Flicage des assurés : Drôle de priorités


A presque deux contre un, les Suissesses et les Suisses ont accepté de modifier la loi sur les assurances sociales pour leur donner la base légale nécessaire à renforcer la surveillance des assurés. Seuls deux cantons l'ont refusée : Genève et le Jura. On ne regrettera pas le référendum, ni de l'avoir soutenu. Ni même sa défaite nationale. On regrettera en revanche le manque d'engagement du PS suisse dans le soutien, tardif, qu'il lui a apporté, contrastant avec le soutien acritique qu'a apporté à la loi le président socialiste de la Confédération. Là où le PS a réellement mené campagne contre la nouvelle loi, comme à Genève, elle a été refusée. Bref, les assurances, même privées, recevront pour la surveillance des assurés plus de droits que la police pour celle de possibles terroristes. Drôle de priorités.
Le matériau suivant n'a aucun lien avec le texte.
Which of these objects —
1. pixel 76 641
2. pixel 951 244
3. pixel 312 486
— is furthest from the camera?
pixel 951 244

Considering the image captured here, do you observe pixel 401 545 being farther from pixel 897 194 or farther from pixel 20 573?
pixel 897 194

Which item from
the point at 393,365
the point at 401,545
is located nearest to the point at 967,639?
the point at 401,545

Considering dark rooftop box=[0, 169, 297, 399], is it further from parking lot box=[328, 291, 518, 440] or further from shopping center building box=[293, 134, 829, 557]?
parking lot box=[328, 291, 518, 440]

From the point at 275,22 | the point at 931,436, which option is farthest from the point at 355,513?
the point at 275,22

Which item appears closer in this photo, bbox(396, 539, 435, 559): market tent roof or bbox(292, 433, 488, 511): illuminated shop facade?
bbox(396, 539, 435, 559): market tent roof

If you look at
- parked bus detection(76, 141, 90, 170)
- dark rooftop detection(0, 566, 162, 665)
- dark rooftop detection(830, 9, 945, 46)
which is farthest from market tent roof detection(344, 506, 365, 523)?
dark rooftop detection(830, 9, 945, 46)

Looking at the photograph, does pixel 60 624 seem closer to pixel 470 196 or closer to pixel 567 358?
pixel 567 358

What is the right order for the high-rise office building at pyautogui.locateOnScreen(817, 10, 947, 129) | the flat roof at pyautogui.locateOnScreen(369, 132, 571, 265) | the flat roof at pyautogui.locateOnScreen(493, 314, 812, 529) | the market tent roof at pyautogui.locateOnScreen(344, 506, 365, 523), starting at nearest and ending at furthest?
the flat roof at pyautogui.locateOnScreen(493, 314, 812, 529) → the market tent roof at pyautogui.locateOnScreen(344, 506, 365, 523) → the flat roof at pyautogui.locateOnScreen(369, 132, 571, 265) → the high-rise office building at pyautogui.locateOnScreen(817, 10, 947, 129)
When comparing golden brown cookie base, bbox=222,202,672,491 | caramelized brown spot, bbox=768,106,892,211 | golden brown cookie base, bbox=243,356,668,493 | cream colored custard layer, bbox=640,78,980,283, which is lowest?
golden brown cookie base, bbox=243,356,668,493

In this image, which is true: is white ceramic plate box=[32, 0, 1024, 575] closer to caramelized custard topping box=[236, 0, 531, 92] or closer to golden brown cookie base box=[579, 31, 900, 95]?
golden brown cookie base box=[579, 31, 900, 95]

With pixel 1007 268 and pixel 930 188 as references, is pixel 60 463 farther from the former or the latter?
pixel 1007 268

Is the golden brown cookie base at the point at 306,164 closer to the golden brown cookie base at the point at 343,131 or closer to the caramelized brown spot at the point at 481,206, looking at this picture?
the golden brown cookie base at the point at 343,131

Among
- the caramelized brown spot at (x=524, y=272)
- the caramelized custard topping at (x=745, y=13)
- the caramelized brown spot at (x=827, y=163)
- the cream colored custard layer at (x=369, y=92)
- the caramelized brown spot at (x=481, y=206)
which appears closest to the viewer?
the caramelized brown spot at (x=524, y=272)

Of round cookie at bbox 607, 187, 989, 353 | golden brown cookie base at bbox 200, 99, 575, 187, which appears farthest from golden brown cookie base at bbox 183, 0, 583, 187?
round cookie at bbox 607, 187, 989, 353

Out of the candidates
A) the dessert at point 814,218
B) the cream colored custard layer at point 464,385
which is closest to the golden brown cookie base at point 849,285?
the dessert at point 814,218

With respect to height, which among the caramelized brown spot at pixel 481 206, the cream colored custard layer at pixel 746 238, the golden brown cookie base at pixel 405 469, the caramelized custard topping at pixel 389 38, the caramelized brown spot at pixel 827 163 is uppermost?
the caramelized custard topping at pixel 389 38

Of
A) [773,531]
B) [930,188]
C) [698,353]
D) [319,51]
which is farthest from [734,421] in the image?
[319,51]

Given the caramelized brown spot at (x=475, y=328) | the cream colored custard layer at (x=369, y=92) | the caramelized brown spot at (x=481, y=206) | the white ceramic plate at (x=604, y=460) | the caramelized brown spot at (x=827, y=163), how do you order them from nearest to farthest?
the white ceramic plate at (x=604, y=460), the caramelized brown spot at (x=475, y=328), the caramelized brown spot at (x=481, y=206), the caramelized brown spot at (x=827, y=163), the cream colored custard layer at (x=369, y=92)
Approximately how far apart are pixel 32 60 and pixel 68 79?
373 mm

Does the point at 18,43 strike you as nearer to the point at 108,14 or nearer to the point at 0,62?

Fliquer les assurés, c'est plus simple que contrôler les assureurs


Les assureurs publics (la SUVA, l'AI) ou privés pourront donc recourir à des détectives privés, à des surveillances visuelles et sonores, à des localisations par GPS. Ou plutôt, pourront à nouveau y recourir. Ils le faisaient déjà, mais en avaient été empêchés par un arrêt de la Cour européenne des droits l'homme (salauds de juges étrangers !) relevant l'absence de base légale les y autorisant. Les Suisses ont donc accepté de la leur donner. Selon la nouvelle loi, l'assuré soupçonné de fraude pourra être observé lorsqu'il se trouve dans un lieu accessible au public, mais aussi depuis un tel lieu même lorsqu'il se trouve chez lui (ou dans un autre domicile privé).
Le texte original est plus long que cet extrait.